WHAT YOU WILL DO: Print the line that contains "Out of the candidates" and every line after it through the last line of the records below, exactly as written and nothing else.

◆ ◆ ◆ ◆

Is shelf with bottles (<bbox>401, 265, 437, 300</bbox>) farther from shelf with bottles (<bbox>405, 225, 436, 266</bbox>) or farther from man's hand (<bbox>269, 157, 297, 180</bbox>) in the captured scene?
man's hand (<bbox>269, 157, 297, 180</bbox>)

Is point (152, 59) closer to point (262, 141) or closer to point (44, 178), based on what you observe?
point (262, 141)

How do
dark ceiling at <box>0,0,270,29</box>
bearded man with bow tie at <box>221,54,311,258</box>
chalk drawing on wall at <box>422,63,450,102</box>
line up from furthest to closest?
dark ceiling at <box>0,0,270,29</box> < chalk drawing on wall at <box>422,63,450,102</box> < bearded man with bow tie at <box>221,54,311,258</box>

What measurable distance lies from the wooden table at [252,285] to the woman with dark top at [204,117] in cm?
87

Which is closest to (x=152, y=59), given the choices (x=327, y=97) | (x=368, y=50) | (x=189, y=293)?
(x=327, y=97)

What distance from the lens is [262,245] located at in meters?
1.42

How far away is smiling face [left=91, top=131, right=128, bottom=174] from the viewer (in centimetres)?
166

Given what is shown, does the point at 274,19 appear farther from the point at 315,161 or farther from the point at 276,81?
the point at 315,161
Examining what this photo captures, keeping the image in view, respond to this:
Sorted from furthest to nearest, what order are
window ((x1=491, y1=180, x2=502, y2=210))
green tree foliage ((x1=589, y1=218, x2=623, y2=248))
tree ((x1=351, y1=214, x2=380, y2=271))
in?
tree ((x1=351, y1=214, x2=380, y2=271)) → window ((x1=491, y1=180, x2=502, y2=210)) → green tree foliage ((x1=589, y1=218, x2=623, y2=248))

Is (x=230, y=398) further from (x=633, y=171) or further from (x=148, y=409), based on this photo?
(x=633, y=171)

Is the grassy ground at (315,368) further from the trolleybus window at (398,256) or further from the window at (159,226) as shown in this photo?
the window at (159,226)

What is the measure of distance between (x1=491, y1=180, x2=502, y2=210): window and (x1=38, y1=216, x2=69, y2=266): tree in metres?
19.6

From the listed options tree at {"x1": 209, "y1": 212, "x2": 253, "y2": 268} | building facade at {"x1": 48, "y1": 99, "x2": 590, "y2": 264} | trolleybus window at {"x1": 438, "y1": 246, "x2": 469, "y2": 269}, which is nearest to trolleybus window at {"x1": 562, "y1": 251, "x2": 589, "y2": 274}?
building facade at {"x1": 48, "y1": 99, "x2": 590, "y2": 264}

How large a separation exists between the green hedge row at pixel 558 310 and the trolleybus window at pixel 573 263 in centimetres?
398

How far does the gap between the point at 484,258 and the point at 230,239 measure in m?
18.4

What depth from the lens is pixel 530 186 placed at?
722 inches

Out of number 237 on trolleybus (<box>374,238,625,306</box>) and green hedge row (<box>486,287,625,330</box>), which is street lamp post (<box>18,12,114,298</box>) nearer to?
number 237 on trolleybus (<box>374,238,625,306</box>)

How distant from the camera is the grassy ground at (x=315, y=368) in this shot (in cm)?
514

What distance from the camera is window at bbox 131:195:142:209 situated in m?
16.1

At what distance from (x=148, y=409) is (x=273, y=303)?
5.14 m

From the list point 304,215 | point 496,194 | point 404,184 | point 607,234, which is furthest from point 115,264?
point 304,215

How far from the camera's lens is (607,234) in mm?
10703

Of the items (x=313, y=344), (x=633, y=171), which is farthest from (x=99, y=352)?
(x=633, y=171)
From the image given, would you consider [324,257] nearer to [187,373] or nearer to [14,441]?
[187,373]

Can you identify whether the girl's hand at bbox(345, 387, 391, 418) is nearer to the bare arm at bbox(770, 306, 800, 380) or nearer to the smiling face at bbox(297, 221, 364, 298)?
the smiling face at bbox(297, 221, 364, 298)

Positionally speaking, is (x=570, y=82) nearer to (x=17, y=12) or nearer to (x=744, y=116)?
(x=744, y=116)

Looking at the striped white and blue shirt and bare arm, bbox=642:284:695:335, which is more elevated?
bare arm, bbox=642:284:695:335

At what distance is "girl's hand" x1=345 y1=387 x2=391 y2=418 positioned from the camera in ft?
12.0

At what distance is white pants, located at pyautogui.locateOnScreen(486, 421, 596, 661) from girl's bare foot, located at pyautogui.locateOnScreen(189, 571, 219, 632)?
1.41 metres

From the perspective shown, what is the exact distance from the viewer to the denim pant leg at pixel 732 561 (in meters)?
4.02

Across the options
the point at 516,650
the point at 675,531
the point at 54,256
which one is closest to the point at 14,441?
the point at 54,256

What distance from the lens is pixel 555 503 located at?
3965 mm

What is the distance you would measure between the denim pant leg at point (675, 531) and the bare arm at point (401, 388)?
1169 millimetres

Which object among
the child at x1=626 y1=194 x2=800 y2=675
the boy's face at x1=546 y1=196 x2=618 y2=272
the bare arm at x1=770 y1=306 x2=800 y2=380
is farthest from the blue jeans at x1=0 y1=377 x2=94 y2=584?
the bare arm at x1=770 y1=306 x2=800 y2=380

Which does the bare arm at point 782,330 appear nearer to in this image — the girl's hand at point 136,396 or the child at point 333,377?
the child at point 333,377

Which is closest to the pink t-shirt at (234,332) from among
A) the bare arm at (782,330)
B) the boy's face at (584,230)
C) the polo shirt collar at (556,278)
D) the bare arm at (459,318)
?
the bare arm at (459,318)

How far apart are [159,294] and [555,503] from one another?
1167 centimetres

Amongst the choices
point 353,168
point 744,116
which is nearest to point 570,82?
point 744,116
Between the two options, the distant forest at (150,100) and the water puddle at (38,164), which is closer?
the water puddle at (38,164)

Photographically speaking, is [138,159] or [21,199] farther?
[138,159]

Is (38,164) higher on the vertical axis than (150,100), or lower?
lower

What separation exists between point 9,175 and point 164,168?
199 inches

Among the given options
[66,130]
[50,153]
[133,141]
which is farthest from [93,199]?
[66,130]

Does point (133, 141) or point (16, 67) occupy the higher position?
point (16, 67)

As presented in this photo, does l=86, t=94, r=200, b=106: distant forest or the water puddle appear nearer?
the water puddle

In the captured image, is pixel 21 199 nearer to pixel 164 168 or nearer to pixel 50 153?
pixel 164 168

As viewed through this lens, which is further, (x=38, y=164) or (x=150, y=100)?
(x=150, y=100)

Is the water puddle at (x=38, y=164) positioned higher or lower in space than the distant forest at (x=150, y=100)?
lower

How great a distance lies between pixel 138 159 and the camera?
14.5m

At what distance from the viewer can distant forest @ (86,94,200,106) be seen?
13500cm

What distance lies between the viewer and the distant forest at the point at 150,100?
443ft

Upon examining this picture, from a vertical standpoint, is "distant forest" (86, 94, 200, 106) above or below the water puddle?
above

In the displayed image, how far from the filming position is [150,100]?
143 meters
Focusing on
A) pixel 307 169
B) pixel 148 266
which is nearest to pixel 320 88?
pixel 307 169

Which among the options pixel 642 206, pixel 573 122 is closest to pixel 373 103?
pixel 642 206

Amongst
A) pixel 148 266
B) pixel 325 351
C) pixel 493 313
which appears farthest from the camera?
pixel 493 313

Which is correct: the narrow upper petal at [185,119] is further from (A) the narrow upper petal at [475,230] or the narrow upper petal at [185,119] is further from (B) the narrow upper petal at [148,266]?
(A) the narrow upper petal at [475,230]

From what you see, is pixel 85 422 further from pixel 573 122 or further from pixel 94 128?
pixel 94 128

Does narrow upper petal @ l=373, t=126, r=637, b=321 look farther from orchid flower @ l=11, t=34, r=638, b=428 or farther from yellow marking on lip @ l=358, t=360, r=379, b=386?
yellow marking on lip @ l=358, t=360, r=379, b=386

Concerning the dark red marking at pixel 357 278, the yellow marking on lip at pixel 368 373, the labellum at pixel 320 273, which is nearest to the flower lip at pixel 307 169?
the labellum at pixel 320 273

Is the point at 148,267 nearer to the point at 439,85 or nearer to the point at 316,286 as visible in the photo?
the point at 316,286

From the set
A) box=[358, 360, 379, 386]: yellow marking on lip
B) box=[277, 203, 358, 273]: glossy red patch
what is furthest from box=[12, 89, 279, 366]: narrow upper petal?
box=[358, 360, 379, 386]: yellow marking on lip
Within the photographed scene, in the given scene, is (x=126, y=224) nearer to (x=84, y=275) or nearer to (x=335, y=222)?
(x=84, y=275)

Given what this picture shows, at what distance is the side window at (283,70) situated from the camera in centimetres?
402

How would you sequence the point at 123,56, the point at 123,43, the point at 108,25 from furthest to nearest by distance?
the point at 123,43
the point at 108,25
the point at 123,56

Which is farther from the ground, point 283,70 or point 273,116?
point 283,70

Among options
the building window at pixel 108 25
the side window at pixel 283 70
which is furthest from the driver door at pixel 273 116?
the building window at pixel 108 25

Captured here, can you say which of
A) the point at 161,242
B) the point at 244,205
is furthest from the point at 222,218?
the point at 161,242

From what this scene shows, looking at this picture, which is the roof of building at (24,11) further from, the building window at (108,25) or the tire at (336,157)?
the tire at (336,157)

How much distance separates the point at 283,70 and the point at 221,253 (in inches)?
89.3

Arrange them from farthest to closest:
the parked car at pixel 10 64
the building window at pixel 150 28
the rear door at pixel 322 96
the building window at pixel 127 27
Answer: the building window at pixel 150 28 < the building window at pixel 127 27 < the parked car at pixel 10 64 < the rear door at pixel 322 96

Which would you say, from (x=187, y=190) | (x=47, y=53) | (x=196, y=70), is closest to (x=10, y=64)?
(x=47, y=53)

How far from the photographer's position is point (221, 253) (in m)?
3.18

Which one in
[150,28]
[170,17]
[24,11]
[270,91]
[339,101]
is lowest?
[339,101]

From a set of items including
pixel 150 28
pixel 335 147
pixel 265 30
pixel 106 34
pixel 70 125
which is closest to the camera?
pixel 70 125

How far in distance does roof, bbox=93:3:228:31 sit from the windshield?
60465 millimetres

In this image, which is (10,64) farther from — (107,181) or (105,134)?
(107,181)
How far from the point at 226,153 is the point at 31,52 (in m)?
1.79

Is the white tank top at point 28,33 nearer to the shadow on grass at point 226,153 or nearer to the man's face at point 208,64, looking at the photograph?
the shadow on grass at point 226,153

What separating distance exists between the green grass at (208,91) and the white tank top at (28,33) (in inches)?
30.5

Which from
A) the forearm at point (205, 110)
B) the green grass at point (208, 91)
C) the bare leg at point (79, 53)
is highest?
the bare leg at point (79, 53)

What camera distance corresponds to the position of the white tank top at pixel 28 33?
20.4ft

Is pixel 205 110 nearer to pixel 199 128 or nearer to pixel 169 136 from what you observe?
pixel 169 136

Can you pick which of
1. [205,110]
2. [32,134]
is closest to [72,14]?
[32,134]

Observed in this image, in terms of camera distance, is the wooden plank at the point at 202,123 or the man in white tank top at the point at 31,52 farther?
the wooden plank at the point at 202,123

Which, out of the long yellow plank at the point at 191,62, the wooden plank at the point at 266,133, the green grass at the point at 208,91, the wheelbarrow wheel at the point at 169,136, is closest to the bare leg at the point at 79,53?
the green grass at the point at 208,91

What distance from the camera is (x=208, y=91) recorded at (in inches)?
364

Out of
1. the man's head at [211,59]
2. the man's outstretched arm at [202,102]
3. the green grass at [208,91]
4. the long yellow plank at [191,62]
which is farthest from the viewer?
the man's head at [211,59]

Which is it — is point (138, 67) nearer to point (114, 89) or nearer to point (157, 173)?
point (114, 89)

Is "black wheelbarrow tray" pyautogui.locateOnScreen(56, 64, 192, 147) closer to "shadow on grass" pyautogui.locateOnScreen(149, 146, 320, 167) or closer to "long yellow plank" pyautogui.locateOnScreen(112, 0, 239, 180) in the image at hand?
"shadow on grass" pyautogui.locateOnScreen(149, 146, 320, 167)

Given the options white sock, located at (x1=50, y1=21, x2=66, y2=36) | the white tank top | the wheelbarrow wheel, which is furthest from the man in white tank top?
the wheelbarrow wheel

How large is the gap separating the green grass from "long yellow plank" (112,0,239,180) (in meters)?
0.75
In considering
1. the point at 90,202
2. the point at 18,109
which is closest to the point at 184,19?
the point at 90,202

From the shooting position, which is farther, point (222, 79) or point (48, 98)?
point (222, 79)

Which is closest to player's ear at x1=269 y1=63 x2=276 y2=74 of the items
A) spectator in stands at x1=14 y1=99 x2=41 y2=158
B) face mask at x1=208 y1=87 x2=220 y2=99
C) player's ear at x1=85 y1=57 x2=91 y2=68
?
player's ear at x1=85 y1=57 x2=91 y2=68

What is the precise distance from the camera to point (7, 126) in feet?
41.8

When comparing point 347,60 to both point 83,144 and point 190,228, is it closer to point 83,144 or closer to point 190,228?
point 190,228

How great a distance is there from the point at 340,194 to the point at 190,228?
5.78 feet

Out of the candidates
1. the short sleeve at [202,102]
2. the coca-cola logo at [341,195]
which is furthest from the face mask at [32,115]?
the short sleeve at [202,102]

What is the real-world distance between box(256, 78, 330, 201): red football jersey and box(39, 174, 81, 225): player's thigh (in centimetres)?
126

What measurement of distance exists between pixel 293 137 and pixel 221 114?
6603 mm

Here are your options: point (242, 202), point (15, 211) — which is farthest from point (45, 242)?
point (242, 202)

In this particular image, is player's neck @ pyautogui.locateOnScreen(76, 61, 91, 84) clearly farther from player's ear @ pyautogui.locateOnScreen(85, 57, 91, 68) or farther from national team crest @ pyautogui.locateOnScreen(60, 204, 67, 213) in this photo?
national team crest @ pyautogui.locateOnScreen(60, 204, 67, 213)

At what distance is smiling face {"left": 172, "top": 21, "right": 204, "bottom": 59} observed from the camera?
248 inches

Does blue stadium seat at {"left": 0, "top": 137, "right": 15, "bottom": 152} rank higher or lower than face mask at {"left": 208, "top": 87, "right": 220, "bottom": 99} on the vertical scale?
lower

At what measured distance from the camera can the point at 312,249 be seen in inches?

◆ ◆ ◆ ◆

ANSWER TO THE TASK:
Out of the candidates
1. the short sleeve at [202,102]
2. the coca-cola logo at [341,195]
which is furthest from the face mask at [32,115]?
the short sleeve at [202,102]

What is the real-world distance between box(256, 78, 330, 201): red football jersey and box(39, 174, 81, 225): player's thigh (in centimetres)?
126

What measurement of distance exists between pixel 293 137 and pixel 221 114?
6603 mm

Here are your options: point (242, 202), point (15, 211) — which is farthest from point (45, 242)?
point (242, 202)

In this particular image, is player's neck @ pyautogui.locateOnScreen(76, 61, 91, 84) clearly farther from player's ear @ pyautogui.locateOnScreen(85, 57, 91, 68) or farther from national team crest @ pyautogui.locateOnScreen(60, 204, 67, 213) in this photo?
national team crest @ pyautogui.locateOnScreen(60, 204, 67, 213)

At what distance is smiling face {"left": 172, "top": 21, "right": 204, "bottom": 59} observed from the camera?
248 inches

Does blue stadium seat at {"left": 0, "top": 137, "right": 15, "bottom": 152} rank higher or lower than face mask at {"left": 208, "top": 87, "right": 220, "bottom": 99} on the vertical scale?
lower

At what measured distance from the camera can the point at 312,249 be seen in inches?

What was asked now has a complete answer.